Governor Dannel P. Malloy today signed legislation into law that will increase Connecticut's minimum wage to $10.10 by 2017.
"This legislation is about making sure that people working full-time and supporting families aren't living in poverty," Governor Malloy said. "The extra money that these folks earn will be put back into our economy and help our communities. I am proud that Connecticut is once again a leader on an issue of national importance."

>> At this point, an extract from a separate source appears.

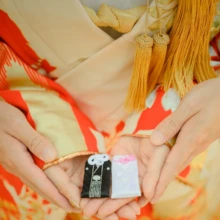 鎌倉 和装 M様・Y様 2021.06.01 金色の房飾りがある色打掛の膝上で、新郎新婦が黒と白の小箱に手を添える持込みアイテムのカット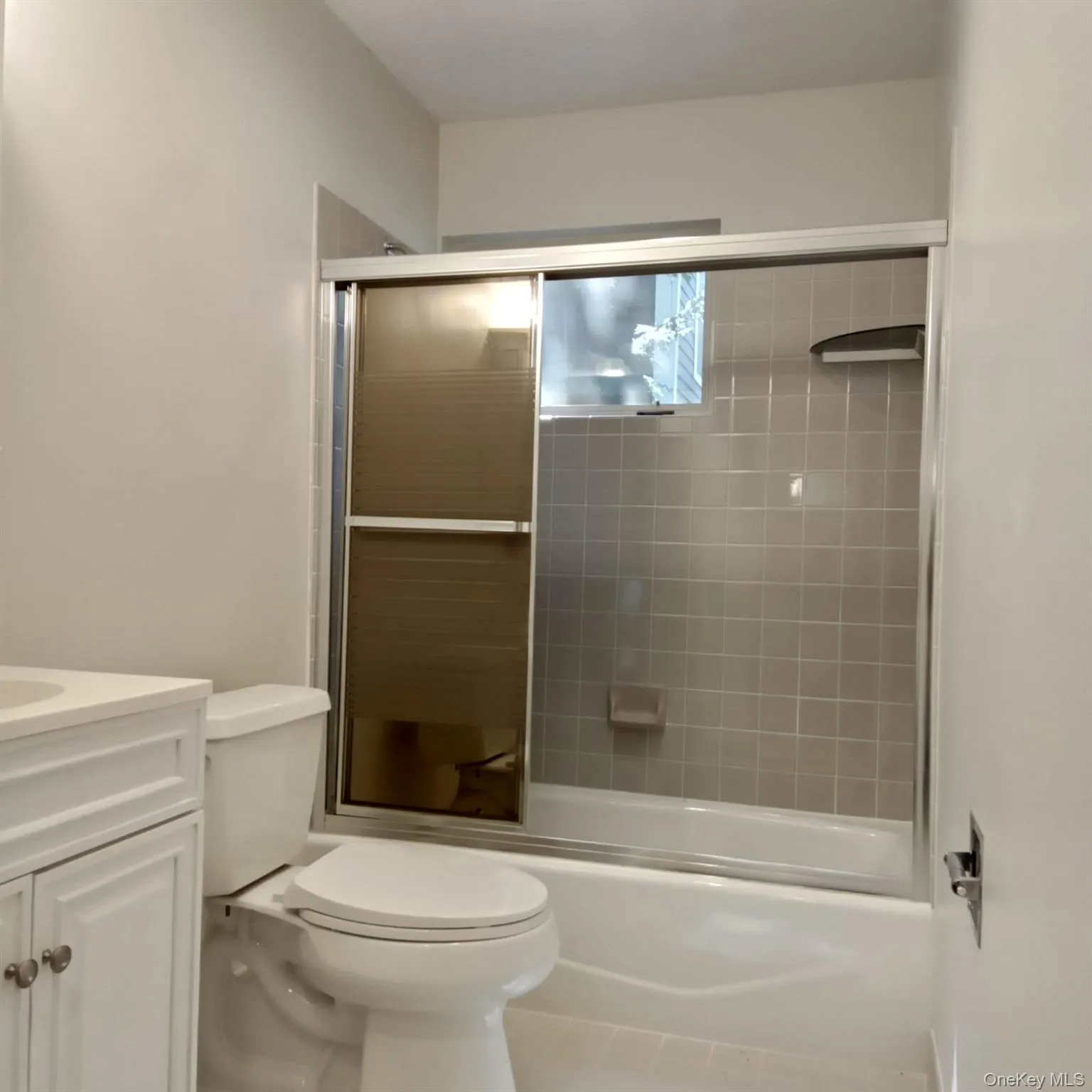 Bathroom featuring combined bath / shower with glass door and vanity Bathroom featuring combined bath / shower with glass door and vanity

Last year, Governor Malloy signed a bill into law that increased the state minimum wage on January 1, 2014 from $8.25 to $8.70. The new law the Governor signed today will raise the minimum wage by an additional 45 cents to $9.15 on January 1, 2015, followed by another 45-cent increase to $9.60 on January 1, 2016, and then finally requires a 50-cent increase to $10.10 effective January 1, 2017.
"In signing this bill, Governor Malloy positioned Connecticut as a state that is truly committed to its workforce," said Lt. Governor Nancy Wyman. "I applaud the Governor, our legislative leaders, and the General Assembly for their efforts to ensure that our minimum wage earners -- 56 percent of whom are women -- can build economic stability for themselves and their children. Moreover, this legislation will help 125,000 hardworking Connecticut women who earn at or just above the minimum wage put food on the table, pay rent, and create a better life for their families."
"Three weeks to the day after President Obama's visit to New Britain, the Connecticut General Assembly sent a message that it values its hardworking residents," said Senate President Donald E. Williams, Jr. (D-Brooklyn). "The majority of workers earning the minimum wage are men and women who struggle to provide for themselves and their families. Those men and women deserve an honest wage for a hard day's work."
Speaker of the House Brendan Sharkey (D-Hamden) said, "Raising the minimum wage helps people who need it most, is good for our economy, and is the right thing to do. This will put a little extra money in the pockets of hardworking families who will spend it in our communities, and I hope other states and Congress will follow our lead."
"As the gulf widens between the top earners and the minimum wage workers they employ, we are consigning an entire group of hardworking Americans to long hours of work without hope of economic advancement," said Senate Majority Leader Martin M. Looney (D-New Haven). "By raising the minimum, we are making it just a bit easier for families to make ends meet and live the American dream."
"This minimum wage bill is not about statistics or numbers, it is about the people," said House Majority Leader Joe Aresimowicz (D-Berlin, Southington). "In one of the richest nations in the world, no person who works hard every day to provide for their family should have to live in poverty. A majority of the people who are earning minimum wage are parents, head of households, and people who help to support their families. These people deserve a decent wage for their work."
"90,000 Connecticut workers will now receive a raise allowing them to do the basic things we all do to survive," said State Senator Holder-Winfield (D-Hamden, New Haven), co-chair of the General Assembly's Labor and Public Employees Committee. "If the minimum wage had kept up with inflation in the last 45 years, it would be almost $11.00 per hour. What we accomplished today was an increase for those who need it most."
State Representative Peter Tercyak (D-New Britain), co-chair of the General Assembly's Labor and Public Employees Committee, said, "With this hike in the minimum wage, we are at last helping grow the economy on Main Street. Minimum wage workers spend every penny in their paychecks. Their purchases and bills are all local. And once the minimum wage worker spends that money it gets spent again and again as it works its way up through the economy."
The legislation is Senate Bill 32, An Act Concerning Working Families' Wages.